- **Aim of the exercise**
Write out the following lines exactly as they appear. Begin at the line that contains "How great a" and stop after the line that contains "30.8 meters".

═══ Records supplied

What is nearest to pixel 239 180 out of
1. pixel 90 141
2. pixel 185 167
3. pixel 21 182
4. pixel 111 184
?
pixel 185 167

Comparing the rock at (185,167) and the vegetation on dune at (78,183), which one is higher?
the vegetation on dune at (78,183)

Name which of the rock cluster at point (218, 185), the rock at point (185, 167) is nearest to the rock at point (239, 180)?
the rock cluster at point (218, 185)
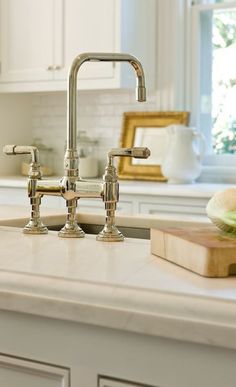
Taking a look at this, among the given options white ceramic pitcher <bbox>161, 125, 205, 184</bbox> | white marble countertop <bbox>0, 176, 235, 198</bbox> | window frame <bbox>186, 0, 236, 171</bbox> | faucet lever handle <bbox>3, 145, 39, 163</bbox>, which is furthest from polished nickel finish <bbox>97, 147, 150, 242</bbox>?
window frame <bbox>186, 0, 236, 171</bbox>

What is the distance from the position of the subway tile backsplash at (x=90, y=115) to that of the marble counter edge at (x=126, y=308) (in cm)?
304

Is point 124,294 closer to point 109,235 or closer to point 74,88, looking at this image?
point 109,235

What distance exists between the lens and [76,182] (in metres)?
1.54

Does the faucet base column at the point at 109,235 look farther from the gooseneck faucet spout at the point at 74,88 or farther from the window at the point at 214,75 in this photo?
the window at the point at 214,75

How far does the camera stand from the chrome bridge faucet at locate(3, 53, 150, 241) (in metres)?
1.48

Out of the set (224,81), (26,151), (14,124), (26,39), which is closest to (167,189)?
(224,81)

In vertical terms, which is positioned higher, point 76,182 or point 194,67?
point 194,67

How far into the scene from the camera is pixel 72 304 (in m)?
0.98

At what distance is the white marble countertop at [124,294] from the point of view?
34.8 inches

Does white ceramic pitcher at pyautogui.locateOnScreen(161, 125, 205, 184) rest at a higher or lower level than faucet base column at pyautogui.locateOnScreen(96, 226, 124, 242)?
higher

══════
═══ Records supplied

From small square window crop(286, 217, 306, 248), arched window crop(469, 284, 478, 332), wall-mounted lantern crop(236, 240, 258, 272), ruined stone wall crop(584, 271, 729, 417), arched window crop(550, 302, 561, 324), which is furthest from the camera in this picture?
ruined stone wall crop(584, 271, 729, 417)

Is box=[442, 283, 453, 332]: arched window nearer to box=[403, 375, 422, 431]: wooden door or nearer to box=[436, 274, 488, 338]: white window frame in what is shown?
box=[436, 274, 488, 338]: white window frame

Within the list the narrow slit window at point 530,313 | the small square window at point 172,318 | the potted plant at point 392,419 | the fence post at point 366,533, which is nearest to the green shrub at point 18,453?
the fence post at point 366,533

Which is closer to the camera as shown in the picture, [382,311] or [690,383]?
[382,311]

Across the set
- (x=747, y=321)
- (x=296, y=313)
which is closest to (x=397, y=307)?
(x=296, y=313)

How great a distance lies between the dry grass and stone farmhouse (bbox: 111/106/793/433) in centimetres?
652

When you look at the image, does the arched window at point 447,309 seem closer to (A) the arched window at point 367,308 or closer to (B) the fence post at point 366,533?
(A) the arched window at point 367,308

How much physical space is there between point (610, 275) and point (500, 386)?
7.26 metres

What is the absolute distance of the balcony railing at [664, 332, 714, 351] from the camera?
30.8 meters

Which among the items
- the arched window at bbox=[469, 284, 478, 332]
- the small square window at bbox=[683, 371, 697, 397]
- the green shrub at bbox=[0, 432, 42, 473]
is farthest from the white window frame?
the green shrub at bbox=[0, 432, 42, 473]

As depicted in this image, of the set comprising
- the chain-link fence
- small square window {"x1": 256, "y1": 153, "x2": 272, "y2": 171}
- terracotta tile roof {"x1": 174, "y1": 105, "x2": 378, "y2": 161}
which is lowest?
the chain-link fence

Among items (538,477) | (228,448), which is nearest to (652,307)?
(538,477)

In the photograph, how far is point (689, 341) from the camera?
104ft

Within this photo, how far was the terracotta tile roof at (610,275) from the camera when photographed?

══════

- **Correct answer**
How great a distance lies between the dry grass and stone farmhouse (bbox: 111/106/793/433) in centimetres?
652

When you look at the image, does the arched window at point 447,309 seem closer to (A) the arched window at point 367,308 or closer to (B) the fence post at point 366,533?
(A) the arched window at point 367,308

How much physical space is there between point (610, 275) and point (500, 386)?
7.26 metres

What is the absolute distance of the balcony railing at [664, 332, 714, 351] from the camera?
30.8 meters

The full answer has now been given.